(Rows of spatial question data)
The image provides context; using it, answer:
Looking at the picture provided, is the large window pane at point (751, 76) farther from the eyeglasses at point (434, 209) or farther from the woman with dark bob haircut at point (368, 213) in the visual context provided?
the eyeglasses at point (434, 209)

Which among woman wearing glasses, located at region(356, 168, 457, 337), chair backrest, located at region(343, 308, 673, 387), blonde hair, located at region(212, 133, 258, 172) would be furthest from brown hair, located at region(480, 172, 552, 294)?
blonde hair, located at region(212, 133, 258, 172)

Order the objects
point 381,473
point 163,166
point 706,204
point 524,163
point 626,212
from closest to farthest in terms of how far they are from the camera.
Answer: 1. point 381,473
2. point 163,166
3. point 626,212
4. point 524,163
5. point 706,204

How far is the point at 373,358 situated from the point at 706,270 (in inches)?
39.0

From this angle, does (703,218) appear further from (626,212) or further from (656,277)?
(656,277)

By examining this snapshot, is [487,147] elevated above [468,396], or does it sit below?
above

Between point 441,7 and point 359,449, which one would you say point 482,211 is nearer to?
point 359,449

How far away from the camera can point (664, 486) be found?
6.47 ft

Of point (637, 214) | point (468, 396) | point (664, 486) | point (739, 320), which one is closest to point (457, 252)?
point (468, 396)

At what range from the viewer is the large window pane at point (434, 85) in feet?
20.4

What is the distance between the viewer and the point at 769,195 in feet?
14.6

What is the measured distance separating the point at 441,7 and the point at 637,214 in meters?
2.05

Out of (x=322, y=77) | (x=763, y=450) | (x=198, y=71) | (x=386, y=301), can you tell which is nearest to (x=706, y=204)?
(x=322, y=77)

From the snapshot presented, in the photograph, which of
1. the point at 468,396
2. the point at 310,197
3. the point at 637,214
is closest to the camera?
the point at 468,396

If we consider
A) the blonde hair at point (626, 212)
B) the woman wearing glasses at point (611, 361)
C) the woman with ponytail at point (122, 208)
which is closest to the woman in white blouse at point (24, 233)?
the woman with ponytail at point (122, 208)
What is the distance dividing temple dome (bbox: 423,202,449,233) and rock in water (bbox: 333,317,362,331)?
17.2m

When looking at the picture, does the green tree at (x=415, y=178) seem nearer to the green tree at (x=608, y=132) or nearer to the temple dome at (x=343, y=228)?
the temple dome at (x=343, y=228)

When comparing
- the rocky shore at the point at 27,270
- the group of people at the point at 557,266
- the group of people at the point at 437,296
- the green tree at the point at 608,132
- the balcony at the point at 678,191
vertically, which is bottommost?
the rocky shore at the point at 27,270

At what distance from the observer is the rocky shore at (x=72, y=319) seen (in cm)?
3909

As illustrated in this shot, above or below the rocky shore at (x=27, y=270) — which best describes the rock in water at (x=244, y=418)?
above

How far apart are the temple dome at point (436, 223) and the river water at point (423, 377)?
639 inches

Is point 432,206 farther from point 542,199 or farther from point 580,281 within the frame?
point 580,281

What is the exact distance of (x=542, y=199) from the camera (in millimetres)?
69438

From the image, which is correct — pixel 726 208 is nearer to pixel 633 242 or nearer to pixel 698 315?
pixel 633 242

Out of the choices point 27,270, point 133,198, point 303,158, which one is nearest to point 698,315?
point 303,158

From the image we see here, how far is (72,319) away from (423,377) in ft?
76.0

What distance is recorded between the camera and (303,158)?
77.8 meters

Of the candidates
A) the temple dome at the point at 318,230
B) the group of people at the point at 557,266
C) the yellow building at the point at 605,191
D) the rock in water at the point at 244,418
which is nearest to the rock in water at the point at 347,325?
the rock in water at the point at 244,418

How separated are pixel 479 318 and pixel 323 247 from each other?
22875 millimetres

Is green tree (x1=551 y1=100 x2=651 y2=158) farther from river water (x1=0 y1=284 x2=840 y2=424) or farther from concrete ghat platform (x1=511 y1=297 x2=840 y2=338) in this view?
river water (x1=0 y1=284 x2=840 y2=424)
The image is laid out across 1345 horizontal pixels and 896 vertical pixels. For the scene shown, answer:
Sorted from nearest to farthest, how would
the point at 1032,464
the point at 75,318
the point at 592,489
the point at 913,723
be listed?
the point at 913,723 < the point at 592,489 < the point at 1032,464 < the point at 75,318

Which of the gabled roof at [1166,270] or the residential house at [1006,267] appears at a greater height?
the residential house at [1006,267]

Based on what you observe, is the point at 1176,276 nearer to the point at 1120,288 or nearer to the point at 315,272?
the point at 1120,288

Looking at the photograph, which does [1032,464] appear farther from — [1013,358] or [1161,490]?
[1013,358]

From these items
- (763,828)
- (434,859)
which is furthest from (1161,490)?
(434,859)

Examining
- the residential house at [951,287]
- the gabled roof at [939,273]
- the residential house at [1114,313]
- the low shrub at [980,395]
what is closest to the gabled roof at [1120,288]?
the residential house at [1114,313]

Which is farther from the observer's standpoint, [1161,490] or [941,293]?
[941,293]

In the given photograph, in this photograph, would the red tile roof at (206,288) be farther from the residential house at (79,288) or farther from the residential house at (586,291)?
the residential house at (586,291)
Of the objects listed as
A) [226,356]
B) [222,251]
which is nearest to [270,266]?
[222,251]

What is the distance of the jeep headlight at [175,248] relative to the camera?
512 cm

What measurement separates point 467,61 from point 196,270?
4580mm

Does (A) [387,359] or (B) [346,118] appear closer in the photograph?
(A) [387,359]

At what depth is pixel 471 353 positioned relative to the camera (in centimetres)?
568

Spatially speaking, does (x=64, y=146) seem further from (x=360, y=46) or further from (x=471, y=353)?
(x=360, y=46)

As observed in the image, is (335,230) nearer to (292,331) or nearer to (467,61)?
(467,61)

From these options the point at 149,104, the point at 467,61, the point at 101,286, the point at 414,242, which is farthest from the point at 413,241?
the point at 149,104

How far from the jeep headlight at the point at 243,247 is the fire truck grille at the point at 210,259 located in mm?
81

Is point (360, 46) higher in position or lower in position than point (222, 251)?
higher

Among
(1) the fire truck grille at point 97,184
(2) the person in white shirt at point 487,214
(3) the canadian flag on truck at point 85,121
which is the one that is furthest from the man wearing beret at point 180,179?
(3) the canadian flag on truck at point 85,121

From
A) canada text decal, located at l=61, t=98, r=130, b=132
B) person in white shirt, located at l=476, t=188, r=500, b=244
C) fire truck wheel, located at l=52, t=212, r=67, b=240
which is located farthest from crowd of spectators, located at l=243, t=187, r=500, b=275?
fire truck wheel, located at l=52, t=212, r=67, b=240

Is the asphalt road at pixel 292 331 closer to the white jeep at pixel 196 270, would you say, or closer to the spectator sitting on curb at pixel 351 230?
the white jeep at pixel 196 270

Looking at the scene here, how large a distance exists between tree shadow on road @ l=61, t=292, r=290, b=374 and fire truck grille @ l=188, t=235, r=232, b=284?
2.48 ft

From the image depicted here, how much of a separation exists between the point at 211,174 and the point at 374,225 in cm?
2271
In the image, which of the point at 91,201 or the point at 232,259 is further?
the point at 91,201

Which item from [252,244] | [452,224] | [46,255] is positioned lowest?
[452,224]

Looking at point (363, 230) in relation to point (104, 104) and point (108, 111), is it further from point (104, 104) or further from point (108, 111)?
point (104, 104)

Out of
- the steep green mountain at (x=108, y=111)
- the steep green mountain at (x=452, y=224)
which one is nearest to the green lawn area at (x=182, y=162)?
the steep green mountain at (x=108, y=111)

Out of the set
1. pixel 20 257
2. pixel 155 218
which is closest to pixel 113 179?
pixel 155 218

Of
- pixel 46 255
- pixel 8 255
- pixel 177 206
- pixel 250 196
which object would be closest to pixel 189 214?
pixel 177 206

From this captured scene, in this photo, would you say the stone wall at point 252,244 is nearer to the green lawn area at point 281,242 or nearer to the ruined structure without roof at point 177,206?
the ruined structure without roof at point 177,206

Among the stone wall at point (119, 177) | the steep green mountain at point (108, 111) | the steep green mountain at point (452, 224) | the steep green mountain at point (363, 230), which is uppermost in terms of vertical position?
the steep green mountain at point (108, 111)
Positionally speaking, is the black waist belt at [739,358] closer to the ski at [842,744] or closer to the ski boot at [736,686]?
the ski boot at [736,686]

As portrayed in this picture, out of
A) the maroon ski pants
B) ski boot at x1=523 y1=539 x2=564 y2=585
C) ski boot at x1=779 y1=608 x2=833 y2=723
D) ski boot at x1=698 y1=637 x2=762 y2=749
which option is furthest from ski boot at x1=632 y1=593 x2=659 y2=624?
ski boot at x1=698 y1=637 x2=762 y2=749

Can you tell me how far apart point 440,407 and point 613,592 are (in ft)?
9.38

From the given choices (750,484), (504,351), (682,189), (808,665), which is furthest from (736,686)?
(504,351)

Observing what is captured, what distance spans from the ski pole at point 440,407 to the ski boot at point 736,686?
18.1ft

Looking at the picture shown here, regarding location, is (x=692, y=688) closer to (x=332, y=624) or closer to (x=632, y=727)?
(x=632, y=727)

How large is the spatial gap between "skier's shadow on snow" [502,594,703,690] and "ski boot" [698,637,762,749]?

### GIVEN PROBLEM
Copy out exactly the lines from the line with "As portrayed in this picture, out of" to the end of the listing, including both of those lines, and give nothing else.

### RESULT OF THIS TASK
As portrayed in this picture, out of
A) the maroon ski pants
B) ski boot at x1=523 y1=539 x2=564 y2=585
C) ski boot at x1=779 y1=608 x2=833 y2=723
D) ski boot at x1=698 y1=637 x2=762 y2=749
which option is furthest from ski boot at x1=632 y1=593 x2=659 y2=624?
ski boot at x1=698 y1=637 x2=762 y2=749

Can you tell me how far apart point 440,407 and point 613,592 are (in ft)?
9.38

From the given choices (750,484), (504,351), (682,189), (808,665), which is furthest from (736,686)?
(504,351)

Observing what is captured, what distance spans from the ski pole at point 440,407 to the ski boot at point 736,686?
18.1ft

Looking at the picture shown here, regarding location, is (x=692, y=688) closer to (x=332, y=624) or closer to (x=632, y=727)?
(x=632, y=727)

How large is the spatial gap between "skier's shadow on snow" [502,594,703,690] and "ski boot" [698,637,762,749]?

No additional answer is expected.